→ 読解用抜粋
────────────────────────────────────────

(58)【調査した分野】(Int.Cl.,DB名)
【発明の概要】
【発明が解決しようとする課題】
【0004】
シーケンシャル制御を行う車両用灯具において、光が流れるように視認させるためには光の流れる方向に沿う十分な長さの発光面を必要とする。このため、特許文献1に記載の車両用灯具でシーケンシャル制御を行う場合には、光源の数が十分に必要であり、高価になるという問題があった。
【0005】
本発明は、このような課題に鑑みて提案されたものであり、シーケンシャル表示させることができる安価な車両用灯具の提供を目的とする。
【課題を解決するための手段】
【0006】
本発明の一態様としての車両用灯具は、車両の前後方向に沿って配列された3以上のLED光源と、前記LED光源の点灯および消灯を制御する制御部と、前記LED光源からの光を導光して車両の前方又は後方に出射する導光体と、を備え、前記導光体は、平面視で略三角形状を有し、その各辺にそれぞれ位置する入射部と、反射部と、出射面と、を有する車両用灯具であって、前記入射部は、前記3以上のLED光源にそれぞれ対向して配置され前記LED光源から出射された光を前記LED光源の配列方向と直交する方向に平行な一次平行光とする少なくとも3個の入射素子が車両の前後方向に沿って配列しており、前記入射素子は、当該入射素子のそれぞれに対向する各LED光源の光軸を中心とする回転対称形状を有し、各LED光源の位置を焦点とする第1の入射面と、各LED光源から出射する光のうち前記第1の入射面に入射する光に比べて各LED光源からの出射角が大きな光が入射する第2の入射面と、前記第2の入射面から入射した光を前記一次平行光となるよう内面反射するに前記第2の入射面を囲んで形成された外周反射面と、を有し、前記反射部は、前記入射素子のそれぞれに対応する少なくとも3個の反射領域が、平面視で直線状もしくは湾曲した基準線に沿って順に配列し、それぞれの前記反射領域は、前記一次平行光を内面反射して二次平行光として前記
出射面に向けて反射する反射形状とされ、前記出射面は、車両の左右方向に延び、前記反射領域のそれぞれで反射された前記二次平行光を出射するそれぞれの前記反射領域に対応する出射領域を長さ方向に沿って順に備え、平面視における前記出射面の表面長さが、平面視における前記3以上のLED光源のうち両端に位置するLED光源同士の距離より長いものとされ、前記制御部は、前記3以上のLED光源を配列方向に沿って順次点灯又は順次消灯させる制御を実行する。

────────────────────────────────────────

→ 抽出された情報
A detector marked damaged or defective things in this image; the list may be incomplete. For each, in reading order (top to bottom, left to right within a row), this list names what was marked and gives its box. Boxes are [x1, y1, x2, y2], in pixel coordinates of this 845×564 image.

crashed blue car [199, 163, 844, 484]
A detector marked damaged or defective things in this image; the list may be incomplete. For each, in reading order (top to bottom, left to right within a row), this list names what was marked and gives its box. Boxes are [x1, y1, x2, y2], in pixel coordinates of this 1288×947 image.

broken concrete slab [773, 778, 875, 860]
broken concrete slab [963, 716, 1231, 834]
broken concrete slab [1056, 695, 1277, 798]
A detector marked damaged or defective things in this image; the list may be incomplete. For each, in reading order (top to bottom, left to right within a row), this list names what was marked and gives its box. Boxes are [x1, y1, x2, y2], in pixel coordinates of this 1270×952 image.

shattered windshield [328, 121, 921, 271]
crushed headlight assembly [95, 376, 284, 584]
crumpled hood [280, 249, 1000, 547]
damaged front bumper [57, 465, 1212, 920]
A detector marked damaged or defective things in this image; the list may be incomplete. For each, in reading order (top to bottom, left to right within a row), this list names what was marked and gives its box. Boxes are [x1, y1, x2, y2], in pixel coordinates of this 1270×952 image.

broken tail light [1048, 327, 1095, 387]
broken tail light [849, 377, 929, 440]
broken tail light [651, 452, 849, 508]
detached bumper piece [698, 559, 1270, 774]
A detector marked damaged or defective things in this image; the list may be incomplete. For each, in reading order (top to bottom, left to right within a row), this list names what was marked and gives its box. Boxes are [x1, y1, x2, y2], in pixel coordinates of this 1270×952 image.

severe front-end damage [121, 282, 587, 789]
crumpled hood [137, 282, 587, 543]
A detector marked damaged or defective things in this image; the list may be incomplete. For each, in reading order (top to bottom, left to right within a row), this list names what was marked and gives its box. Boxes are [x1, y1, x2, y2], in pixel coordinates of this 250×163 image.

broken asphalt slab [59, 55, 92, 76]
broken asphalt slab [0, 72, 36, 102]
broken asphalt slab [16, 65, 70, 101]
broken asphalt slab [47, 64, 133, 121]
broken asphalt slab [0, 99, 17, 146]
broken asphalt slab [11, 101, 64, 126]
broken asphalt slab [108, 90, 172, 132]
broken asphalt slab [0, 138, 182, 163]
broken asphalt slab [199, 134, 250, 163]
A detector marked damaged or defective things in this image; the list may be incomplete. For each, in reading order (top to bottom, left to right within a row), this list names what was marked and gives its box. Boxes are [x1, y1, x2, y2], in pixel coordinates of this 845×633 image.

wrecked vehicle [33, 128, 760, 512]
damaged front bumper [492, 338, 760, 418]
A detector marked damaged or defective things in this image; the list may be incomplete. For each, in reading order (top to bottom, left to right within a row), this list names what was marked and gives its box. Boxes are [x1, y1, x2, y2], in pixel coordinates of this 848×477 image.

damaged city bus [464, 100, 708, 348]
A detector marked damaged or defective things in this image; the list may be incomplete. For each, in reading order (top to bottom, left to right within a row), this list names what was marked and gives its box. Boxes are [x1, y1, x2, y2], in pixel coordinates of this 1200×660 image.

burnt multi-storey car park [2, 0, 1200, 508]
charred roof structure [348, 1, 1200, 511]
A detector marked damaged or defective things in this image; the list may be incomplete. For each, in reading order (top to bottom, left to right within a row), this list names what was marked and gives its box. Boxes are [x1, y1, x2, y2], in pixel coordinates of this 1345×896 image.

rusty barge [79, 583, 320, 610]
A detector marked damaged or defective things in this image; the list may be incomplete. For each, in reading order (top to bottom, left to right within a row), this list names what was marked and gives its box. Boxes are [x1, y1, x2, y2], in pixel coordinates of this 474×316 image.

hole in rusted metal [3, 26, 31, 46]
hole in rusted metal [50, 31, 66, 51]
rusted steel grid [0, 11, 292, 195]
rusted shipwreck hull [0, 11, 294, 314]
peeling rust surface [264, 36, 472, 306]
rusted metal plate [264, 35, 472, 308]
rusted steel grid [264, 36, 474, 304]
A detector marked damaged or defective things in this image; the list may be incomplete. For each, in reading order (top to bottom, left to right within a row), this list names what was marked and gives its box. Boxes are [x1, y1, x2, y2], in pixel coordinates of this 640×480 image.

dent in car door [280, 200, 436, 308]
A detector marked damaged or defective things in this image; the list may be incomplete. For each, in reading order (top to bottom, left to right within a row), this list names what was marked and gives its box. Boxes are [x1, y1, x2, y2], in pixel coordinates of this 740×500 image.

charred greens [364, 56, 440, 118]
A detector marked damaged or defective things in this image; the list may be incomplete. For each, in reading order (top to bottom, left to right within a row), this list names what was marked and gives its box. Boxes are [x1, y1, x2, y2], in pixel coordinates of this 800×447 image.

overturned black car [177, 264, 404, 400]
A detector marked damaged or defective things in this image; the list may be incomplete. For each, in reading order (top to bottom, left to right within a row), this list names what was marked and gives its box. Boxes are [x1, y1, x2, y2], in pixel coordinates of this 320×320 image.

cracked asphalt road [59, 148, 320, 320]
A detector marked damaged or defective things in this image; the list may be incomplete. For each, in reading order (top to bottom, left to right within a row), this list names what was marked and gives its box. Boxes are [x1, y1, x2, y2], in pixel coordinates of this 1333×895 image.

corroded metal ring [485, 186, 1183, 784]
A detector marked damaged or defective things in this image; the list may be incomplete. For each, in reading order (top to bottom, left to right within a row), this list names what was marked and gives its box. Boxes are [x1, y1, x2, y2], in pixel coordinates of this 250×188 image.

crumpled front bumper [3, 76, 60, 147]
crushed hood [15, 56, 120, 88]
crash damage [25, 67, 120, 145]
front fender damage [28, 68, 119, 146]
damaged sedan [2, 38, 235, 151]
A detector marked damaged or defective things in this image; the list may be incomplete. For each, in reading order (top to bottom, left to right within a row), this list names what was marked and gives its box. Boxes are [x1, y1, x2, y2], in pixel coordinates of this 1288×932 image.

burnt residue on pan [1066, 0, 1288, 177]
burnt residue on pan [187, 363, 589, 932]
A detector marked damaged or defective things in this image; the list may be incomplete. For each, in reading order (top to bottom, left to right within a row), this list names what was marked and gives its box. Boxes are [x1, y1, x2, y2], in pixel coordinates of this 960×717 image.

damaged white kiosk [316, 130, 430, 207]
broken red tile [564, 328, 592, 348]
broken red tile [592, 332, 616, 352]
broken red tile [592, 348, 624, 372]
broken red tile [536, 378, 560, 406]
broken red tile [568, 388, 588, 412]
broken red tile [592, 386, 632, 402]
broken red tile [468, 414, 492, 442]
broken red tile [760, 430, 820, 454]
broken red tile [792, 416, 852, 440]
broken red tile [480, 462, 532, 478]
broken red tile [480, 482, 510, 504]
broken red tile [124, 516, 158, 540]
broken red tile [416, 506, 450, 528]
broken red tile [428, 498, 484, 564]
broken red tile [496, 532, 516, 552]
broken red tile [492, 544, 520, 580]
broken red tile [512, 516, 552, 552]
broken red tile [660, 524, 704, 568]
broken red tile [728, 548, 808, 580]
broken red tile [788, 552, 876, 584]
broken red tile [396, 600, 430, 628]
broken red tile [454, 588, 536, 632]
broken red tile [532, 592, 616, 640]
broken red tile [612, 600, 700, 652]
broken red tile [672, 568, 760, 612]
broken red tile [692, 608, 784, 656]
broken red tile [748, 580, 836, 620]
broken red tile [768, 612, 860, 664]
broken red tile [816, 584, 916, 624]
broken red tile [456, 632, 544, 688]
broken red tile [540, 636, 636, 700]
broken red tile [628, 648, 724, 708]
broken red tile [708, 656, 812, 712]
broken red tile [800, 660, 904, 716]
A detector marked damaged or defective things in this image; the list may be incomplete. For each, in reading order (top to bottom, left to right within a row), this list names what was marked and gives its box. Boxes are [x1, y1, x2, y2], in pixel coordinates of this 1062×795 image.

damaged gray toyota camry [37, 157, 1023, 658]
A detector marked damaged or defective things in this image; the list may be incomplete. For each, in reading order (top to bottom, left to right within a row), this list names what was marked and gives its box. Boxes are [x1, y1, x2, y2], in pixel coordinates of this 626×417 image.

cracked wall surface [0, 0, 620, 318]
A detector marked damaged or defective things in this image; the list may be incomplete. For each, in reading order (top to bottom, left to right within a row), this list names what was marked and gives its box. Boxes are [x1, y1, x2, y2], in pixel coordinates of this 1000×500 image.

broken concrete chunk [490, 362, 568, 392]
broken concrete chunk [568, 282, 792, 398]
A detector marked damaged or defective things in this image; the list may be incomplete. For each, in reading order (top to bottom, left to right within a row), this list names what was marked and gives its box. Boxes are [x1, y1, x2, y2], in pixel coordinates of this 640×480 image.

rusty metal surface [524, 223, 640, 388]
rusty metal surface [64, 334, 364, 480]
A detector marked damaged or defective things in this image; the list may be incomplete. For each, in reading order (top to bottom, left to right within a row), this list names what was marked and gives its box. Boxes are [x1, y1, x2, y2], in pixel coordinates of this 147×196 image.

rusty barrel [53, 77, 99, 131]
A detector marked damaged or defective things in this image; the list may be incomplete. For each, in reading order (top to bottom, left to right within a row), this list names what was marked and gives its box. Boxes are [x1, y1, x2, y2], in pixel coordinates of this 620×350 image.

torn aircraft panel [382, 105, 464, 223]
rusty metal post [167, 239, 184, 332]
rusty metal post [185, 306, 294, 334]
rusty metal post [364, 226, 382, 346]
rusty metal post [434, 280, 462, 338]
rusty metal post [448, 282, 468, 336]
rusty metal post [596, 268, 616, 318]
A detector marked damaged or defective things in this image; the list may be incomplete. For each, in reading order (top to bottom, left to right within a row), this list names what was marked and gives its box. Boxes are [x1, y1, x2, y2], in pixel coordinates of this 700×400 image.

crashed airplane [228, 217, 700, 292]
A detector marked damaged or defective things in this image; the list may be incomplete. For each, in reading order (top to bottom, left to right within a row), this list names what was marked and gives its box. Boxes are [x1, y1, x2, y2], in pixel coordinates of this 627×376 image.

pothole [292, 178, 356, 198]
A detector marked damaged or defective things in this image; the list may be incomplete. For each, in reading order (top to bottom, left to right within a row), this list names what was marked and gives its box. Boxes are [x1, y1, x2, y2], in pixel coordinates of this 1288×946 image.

────────────────────────────────────────

→ 作業内容
- A) 車両用灯具に関する抜粋によると、特許文献1に記載の車両用灯具でシーケンシャル制御を行う場合には、どのような問題がありましたか。
- B) 車両用灯具に関する抜粋を、最後の文の後から続けて書いてください。

→ 作業の結果
- A) 光源の数が十分に必要であり、高価になるという問題がありました。

- B)
【0007】
上記の車両用灯具によれば、出射面の表面長さが3以上の光源の配列長さ(すなわち、両端に位置する光源同士の距離)より長い。このため、少ない数の光源であっても、十分な表面長さの出射面を形成することができ、シーケンシャル制御を行う場合に光が自然に流れるように視認させることができる。すなわち、シーケンシャル表示を行う車両用灯具を、光源の個数を少なくして安価に提供することができる。
【0008】
また、前記車両用灯具において、前記反射部には、段差状の複数の反射素子面が形成され、前記反射素子面は、前記一次平行光を前記二次平行光として反射する、構成としてもよい。
【0009】
上記の車両用灯具によれば、反射部には、一次平行光を二次平行光として反射する複数の(無数の)反射素子面が形成されている。これにより一次平行光の進行方向に対する二次平行光の進行方向を任意の方向とすることができる。加えて、一次平行光に対して二次平行光の照射面積を容易に広くすることができる。
【0010】
また、前記車両用灯具において、前記反射部は、平面視で湾曲した基準線に沿って形成されている、構成としてもよい。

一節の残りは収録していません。